_PROBLEM TO SOLVE_
Give the data again exactly as written, skipping any pictures.

Segment Start: AVAILABLE RECORDS

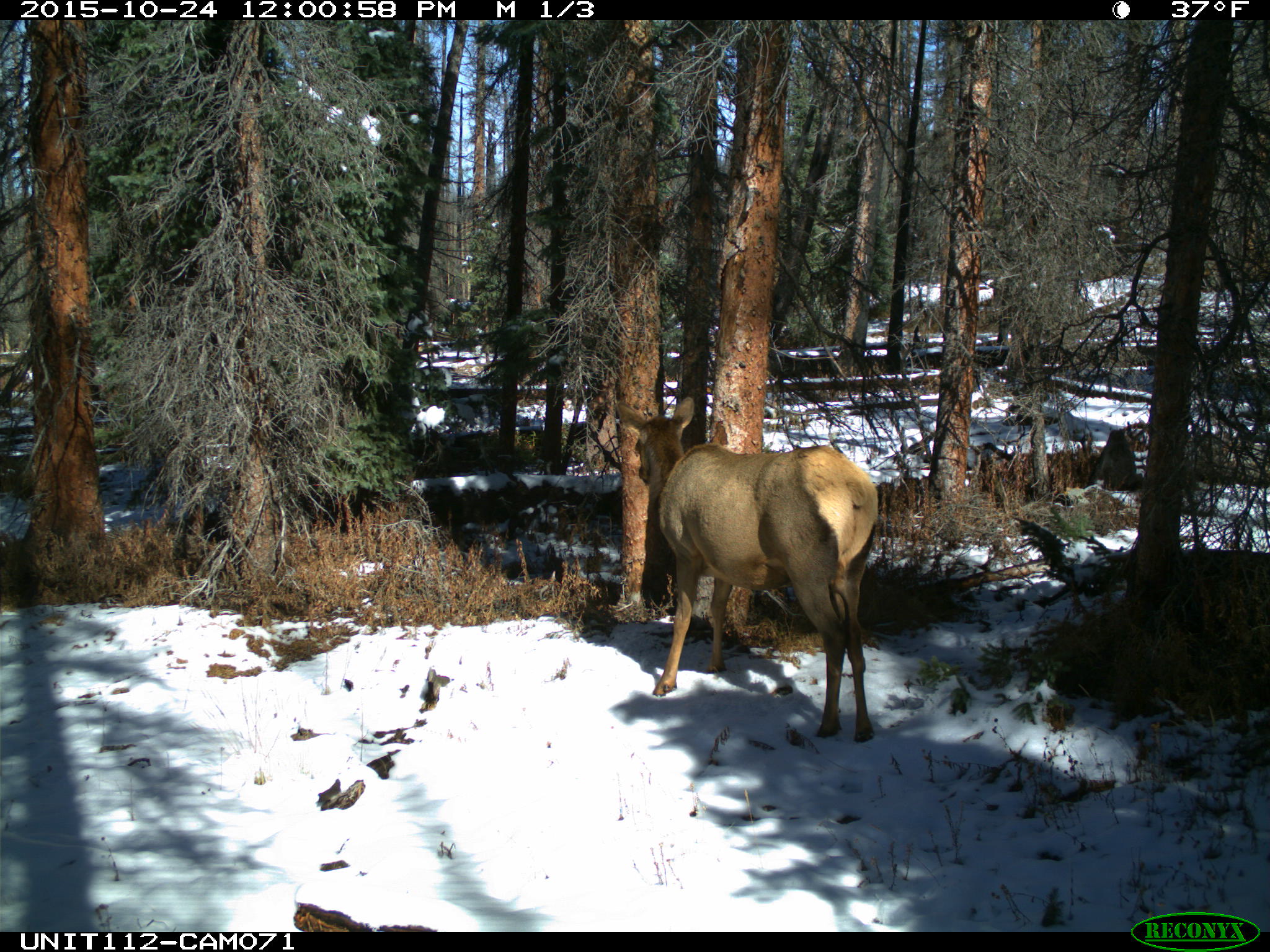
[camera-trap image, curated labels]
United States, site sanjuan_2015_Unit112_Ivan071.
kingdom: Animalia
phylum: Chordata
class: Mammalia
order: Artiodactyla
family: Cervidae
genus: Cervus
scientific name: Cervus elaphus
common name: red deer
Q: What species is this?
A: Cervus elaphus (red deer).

Segment End: AVAILABLE RECORDS

_REPLY TO THE TASK_
[camera-trap image, curated labels]
United States, site sanjuan_2015_Unit112_Ivan071.
kingdom: Animalia
phylum: Chordata
class: Mammalia
order: Artiodactyla
family: Cervidae
genus: Cervus
scientific name: Cervus elaphus
common name: red deer
Q: What species is this?
A: Cervus elaphus (red deer).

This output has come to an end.